Geographic Range [top]

Range Description: The known distribution is spotty with confirmed reports from the southwestern Indian Ocean off Southern Africa and the Mozambique Channel. Also known from the East China Sea from Taiwan to Hokkaido, Japan including the Okinawa Trough.
Countries:
Native:
China; Japan; Mozambique; South Africa; Taiwan, Province of China
FAO Marine Fishing Areas:
Native:
Indian Ocean – western; Pacific – northwest
Range Map: Click here to open the map viewer and explore range.

Population [top]

Population: Nothing is known of population structure although populations from the northwestern Pacific and Indian ocean may be separate. It is also possible that this species forms a continuous widespread population throughout the Indian Ocean and northwestern Pacific.
Population Trend: Unknown

Habitat and Ecology [top]

Habitat and Ecology: Deepwater and benthic, generally occurring on deepwater slopes and seamounts at depths of 500 to 1,500 m.

Life history parameters
Age at maturity (years): Unknown.
Size at maturity (body length): ~50 cm BDL (female); ~40 to 50 cm BDL (male).
Longevity (years): Unknown.
Maximum size (total/ body length): ~150 cm TL (65 cm BDL; females generally larger than males).
Size at birth (cm): Unknown.
Average reproductive age (years): Unknown.
Gestation time (months): Unknown.
Reproductive periodicity: Unknown.
Average annual fecundity or litter size: Unknown.
Annual rate of population increase: Unknown.
Natural mortality: Unknown.
Systems: Marine

Threats [top]

Major Threat(s): In Taiwan, this species is taken as bycatch when encountered, and is landed in fish markets (W. White, pers. comm.). Not known to be taken elsewhere, but likely forms a component of bycatch where deepwater trawling overlaps with its range. Landing of this species in Taiwan appears to be a more recent occurrence, suggesting that fishers are moving into deeper waters, probably as a result of the depletion of shallower water resources. As such, there is a potential threat to populations and habitats due to deepwater trawl fishery operations as well as increased attention toward new deepwater target species as more lucrative species are overfished.

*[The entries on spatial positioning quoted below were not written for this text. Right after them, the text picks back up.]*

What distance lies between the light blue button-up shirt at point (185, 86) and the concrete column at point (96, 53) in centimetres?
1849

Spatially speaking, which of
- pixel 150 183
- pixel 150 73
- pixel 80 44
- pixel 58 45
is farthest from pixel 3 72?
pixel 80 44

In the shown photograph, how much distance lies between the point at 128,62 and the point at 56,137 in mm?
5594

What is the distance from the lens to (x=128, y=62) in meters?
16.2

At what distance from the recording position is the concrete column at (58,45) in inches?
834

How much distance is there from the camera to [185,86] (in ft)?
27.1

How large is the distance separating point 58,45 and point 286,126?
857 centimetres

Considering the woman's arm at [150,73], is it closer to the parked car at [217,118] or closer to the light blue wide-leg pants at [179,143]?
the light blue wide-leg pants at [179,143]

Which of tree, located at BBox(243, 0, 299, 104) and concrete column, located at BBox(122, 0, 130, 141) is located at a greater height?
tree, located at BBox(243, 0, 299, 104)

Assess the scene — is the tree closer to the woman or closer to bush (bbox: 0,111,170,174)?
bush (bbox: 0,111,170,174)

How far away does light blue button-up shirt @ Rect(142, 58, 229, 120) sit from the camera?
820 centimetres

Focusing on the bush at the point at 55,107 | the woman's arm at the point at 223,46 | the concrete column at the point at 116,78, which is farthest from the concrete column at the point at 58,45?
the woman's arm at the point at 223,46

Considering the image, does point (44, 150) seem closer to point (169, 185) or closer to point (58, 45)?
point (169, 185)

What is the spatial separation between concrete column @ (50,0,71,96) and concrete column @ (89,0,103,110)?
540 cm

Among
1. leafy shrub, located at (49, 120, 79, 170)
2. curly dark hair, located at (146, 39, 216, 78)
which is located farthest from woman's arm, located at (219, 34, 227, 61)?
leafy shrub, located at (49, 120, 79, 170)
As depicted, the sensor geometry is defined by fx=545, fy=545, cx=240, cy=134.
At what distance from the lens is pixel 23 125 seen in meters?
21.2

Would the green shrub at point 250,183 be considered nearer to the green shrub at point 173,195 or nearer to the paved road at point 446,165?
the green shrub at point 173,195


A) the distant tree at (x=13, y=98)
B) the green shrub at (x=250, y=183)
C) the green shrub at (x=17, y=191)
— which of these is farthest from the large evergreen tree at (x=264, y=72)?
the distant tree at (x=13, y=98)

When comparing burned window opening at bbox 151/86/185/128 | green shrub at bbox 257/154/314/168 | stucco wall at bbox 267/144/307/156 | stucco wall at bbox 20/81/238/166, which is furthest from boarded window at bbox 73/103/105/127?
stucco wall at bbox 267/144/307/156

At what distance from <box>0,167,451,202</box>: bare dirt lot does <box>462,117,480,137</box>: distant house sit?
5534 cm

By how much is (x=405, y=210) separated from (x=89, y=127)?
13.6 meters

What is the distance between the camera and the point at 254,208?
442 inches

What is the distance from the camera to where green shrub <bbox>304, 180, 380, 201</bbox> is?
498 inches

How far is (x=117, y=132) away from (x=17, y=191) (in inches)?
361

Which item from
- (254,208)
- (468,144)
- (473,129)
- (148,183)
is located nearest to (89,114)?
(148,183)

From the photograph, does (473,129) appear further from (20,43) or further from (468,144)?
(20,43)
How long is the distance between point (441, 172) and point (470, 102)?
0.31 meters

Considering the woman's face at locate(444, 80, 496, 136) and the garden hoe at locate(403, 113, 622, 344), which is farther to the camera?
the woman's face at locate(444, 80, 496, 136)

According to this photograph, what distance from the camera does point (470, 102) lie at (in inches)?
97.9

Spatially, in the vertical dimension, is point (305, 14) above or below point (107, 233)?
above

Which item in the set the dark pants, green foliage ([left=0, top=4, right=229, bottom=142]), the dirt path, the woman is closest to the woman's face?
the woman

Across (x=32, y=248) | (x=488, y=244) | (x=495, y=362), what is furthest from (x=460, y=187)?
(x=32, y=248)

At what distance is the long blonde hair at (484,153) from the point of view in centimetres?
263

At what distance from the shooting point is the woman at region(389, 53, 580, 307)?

Conservation Actions [top]

Conservation Actions: None known to exist. Study of this species is recommended, particularly with regard to geographic distribution, biology, and population structure. In particular, accurate reporting of all captures will aid in understanding the species range and distribution.

The development and implementation of management plans (national and/or regional e.g., under the FAO International Plan of Action for the Conservation and Management of Sharks: IPOA-Sharks) are required to facilitate the conservation and sustainable management of all chondrichthyan species in the region. See Anon. (2004) for an update of progress made by nations in the range of R. Africana.

Citation: Dagit, D.D. 2006. Rhinochimaera africana. The IUCN Red List of Threatened Species. Version 2014.2. <www.iucnredlist.org>. Downloaded on 21 August 2014.